Ralph Yarborough - Early Life and Career

Early Life and Career

Yarborough was born in Chandler in Henderson County west of Tyler, the seventh of nine children of Charles Richard Yarborough and the former Nannie Jane Spear. He was appointed to the United States Military Academy at West Point in 1919 but dropped out to become a teacher. Yarborough instead attended Sam Houston State Teachers College and worked his way into the University of Texas at Austin. He graduated from the University of Texas Law School in 1927 and practiced law in El Paso until he was hired as an assistant attorney general in 1931 by the state Attorney General and later Governor James V. Allred.

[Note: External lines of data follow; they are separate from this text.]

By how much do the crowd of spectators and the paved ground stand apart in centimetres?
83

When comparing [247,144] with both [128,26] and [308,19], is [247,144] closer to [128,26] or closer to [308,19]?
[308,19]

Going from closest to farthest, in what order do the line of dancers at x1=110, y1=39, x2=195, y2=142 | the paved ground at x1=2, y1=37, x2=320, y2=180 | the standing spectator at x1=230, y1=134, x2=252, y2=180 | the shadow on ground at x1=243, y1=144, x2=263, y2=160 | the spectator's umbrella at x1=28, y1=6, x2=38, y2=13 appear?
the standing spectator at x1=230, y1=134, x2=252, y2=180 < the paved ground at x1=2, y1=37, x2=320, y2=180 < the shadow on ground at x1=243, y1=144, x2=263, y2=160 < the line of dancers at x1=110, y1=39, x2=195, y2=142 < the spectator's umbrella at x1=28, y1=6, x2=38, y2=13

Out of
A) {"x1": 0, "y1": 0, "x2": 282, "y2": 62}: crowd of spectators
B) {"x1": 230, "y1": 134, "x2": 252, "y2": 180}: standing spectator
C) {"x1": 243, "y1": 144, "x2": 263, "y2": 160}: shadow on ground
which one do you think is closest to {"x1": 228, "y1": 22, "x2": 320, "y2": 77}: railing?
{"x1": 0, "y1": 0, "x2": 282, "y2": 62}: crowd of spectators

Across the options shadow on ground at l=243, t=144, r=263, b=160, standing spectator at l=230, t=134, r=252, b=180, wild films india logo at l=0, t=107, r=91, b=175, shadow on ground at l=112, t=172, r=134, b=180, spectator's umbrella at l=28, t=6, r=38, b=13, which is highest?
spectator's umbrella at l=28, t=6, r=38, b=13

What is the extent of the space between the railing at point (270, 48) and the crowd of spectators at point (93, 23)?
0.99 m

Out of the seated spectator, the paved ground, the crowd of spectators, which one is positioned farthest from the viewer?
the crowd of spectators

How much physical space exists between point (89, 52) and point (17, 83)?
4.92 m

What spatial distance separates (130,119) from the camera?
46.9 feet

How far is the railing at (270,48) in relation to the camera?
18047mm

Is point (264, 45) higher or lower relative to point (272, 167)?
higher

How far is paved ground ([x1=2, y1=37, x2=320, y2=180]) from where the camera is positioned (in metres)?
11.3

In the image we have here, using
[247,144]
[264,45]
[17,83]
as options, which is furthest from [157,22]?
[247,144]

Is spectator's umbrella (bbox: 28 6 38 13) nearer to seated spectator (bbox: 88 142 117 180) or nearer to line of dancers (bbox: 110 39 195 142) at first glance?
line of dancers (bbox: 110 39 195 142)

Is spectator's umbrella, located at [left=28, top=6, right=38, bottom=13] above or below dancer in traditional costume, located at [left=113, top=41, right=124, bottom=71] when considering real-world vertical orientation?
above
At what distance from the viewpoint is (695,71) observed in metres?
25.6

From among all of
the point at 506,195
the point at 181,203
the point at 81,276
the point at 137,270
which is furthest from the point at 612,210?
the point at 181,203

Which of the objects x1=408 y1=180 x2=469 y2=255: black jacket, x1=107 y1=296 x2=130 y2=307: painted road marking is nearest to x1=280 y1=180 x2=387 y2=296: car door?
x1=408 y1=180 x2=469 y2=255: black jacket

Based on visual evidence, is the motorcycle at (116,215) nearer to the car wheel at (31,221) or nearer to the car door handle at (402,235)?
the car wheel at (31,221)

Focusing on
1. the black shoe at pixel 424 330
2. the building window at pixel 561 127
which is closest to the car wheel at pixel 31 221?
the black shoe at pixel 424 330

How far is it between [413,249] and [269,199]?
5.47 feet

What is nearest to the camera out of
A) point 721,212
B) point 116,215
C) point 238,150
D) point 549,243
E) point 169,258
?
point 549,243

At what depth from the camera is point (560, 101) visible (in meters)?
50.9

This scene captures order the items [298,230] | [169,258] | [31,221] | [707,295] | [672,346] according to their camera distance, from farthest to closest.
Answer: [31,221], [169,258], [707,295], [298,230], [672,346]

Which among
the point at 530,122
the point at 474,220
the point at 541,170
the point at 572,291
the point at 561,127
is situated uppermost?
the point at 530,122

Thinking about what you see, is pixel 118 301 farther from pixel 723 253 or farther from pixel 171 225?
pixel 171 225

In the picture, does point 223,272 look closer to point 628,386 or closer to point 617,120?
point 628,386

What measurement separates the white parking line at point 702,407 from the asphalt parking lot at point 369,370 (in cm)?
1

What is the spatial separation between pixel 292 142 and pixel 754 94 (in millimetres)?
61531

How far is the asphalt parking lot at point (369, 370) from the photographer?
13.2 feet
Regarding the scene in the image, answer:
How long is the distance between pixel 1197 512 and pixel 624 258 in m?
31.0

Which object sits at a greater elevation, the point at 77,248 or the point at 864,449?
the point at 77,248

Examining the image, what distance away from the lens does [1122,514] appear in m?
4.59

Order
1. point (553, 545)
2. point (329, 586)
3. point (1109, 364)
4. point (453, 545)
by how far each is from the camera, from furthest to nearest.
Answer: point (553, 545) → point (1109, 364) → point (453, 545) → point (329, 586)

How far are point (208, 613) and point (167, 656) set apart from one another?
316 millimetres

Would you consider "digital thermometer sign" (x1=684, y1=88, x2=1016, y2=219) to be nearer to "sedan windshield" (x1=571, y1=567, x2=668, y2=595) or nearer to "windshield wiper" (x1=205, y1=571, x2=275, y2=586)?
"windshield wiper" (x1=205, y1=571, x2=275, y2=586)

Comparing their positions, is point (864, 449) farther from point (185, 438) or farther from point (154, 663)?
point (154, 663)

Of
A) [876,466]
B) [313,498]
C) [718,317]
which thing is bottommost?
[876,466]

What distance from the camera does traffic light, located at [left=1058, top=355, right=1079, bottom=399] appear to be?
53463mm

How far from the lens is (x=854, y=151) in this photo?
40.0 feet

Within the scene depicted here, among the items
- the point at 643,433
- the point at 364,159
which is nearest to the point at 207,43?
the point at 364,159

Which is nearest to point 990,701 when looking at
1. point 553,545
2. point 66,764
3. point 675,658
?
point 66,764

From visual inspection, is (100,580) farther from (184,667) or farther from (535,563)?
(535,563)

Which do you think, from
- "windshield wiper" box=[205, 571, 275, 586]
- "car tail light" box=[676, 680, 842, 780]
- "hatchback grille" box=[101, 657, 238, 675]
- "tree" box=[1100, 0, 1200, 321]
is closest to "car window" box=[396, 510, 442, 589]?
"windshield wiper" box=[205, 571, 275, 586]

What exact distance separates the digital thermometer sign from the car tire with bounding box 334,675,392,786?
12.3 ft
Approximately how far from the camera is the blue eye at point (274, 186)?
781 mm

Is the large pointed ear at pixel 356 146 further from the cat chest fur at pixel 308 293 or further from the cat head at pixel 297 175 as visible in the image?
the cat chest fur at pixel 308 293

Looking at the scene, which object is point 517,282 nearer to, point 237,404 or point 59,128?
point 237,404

Yarborough was an expert in Texas land law and specialized in prosecuting major oil companies that violated production limits or failed to pay oil royalties to the Permanent School Fund for drilling on public lands. He earned renown for winning a million dollar judgment against the Mid-Kansas Oil and Gas Company for oil royalties, the second largest judgment ever in Texas at the time. After Allred was elected governor, he appointed Yarborough to the bench in 1936, making him the 53rd District judge for Austin's Travis County. Yarborough was confirmed in that office by an election later the same year. Yarborough's first run for state office resulted in a third-place finish in the Democratic primary for state attorney general in 1938 against the sitting lieutenant governor. He served in the U.S. Army during World War II after 1943 and achieved the rank of lieutenant colonel.